DEVRİM ŞEHİTLERİNİN HABERİNİ YAPMAK ‘SUÇ’ OLARAK YER ALDI
İddianamede devrimciparti.org, gazetemiz Umut ve Etkin Haber Ajansı
(ETHA) ile kapanan sosyalistdemokrasipartisi.org siteleri IŞİD’e karşı
savaşan Aziz Güler ve Bedrettin Akdeniz gibi devrimcileri sahiplenici
siteler olarak yer aldı. Ayrıca savcılık tarafından Gezi eylemleri
döneminde Hatay Armutlu’da gerçekleşen gösteriler için “Yaşasın Armutlu
Direnişimiz” ifadesini örgüt üyeliğine delil olarak nitelendirildi.

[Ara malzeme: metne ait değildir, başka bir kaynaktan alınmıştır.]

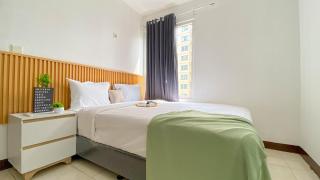 Best Place and Nice 1BR at Boutique Kemayoran Apartment By Travelio - 9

ÇUBUK: BURADAYIZ, SÖMÜRÜ DÜZENİNİ KALDIRACAĞIZ
Umut Gazetesi’ne konuşan Devrimci Parti Genel Başkan Yardımcısı Burcugül Çubuk “11 Haziran günü biz sömürü düzenini yıkacağız diyerek sokağa çıktık. Yargı bunu cezalandırmak istiyor. Bu dava aslında ‘sömürü düzenini yıktırmam, koruyacağım’ anlamına gelir. İddianamenin tamamı eylemimizin içeriğinden, o gün yaşananlardan, pankartımızdan bağımsız işlemektedir. İddianamede esasında cezalandırılmak istenen IŞİD’i yenen devrimcilerdir. IŞİD’in yenilgisine katkı veren Türkiyeli devrimcileri suçlu ilan etmektir. Tıpkı döneminde Mahir Çayan’lara, Deniz Gezmiş’lere, İbrahim Kaypakkaya’lara yaptıkları gibi onların ideallerini, isimlerini Türkiyeli emekçilerin, yoksulların hafızasından silme çabasıdır. Bu nedenle o devrimcilerin bir kısmının naaşının ülkeye getirilip defnedilmesine bile izin verilmedi. Ancak yanıldıkları şudur; İktidar IŞİD barbarlığına destek olurken, bu ülkenin devrimcileri IŞID zülmune karşı savaşta Kürt, Türkmen, Arap, Türk, Ezidi halklarının kalbine gömüldü. 11 Haziran’ın yıldönümünde o gün Taksim’de de söyledik, bugün yine söylüyoruz; Buradayız, bu sömürü düzenini ortadan kaldırmadan durmayacağız” dedi.